Firstly, thank you all for the space fo post questions regarding R. I just started using R regularly at work, and thus, questions are now coming!
My main question here is: is it possible to cluster based off on 1 single column?
I have customer purchase amounts, and would like to cluster them either with Kmeans, or with any other function available.
The examples I have found always have 2 or more columns, which are used to cluster the data together. Is this possible?
The column really only has the name "Purchase Amount", and all the purchase amounts in that column. I am looking for the best way to group them together, but can't seem to figure out how to do it.
To plot a vector, v, in a way that shows some classification of the values of v into different categories. The classification derived from some algorithm must be identified to the plot method either explicitly as a separate variable (such as a vector of kmeans clusters) or implicitly provided by algorithm. For example, there's the binning performed by hist().
Here's an example of using kmeans clustering of a single continuous variable to create a plot of the mtcars$mpg variable according to membership in a kmeans cluster. Other interval algorithms can also be specified.
# Load required packages
library(classInt)
library(ggplot2)
# Load the mtcars dataset
data(mtcars)
# Calculate kmeans intervals
num_intervals <- 5
kmeans_intervals <- classIntervals(mtcars$mpg, num_intervals, style = "kmeans")
# Assign each mpg value to its corresponding interval
mtcars$kmeans_group <- cut(mtcars$mpg, breaks = kmeans_intervals$brks, include.lowest = TRUE, labels = FALSE)

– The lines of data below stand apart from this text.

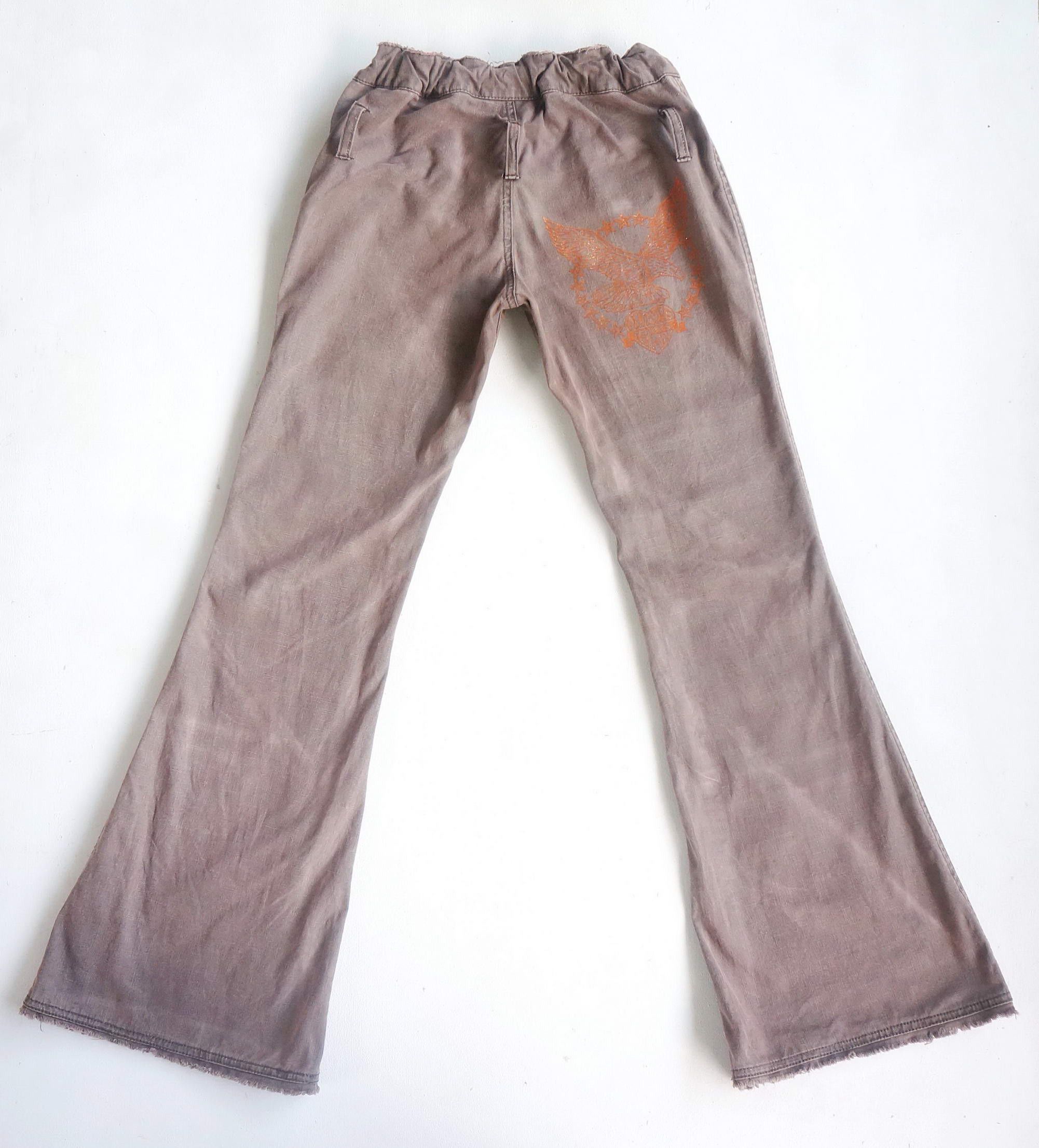 Japanese Brand PENTY'S Camo Patched Flare Pants Size 24" / US 00 / IT 34 - 4 Thumbnail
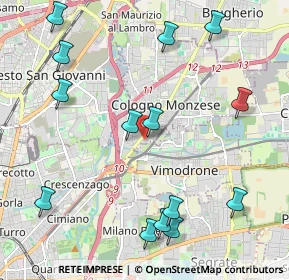 Mappa Via Asti, 20093 Cologno Monzese MI, Italia (2.53286)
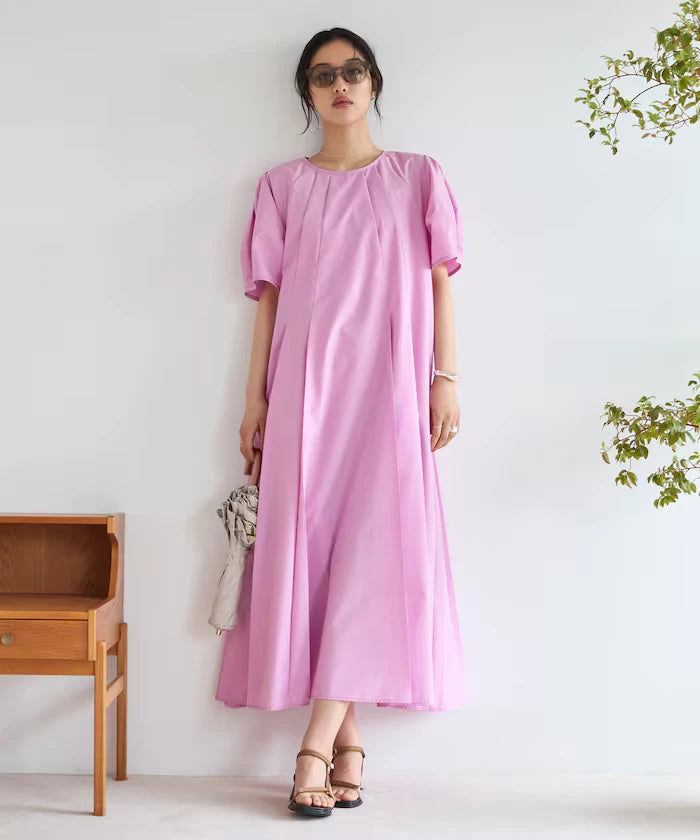 Balloon Sleeve 2WAY Dress / 5 Minute Sleeve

# Create the dotplot using ggplot2
ggplot(mtcars, aes(x = factor(kmeans_group), y = mpg)) +
geom_dotplot(binaxis = "y", stackdir = "center", dotsize = 0.5) +
labs(title = "Dotplot of mtcars$mpg Divided into kmeans Intervals",
x = "kmeans Group",
y = "Miles per Gallon (mpg)") +
coord_flip() +
theme_minimal()
#> Bin width defaults to 1/30 of the range of the data. Pick better value with
#> `binwidth`.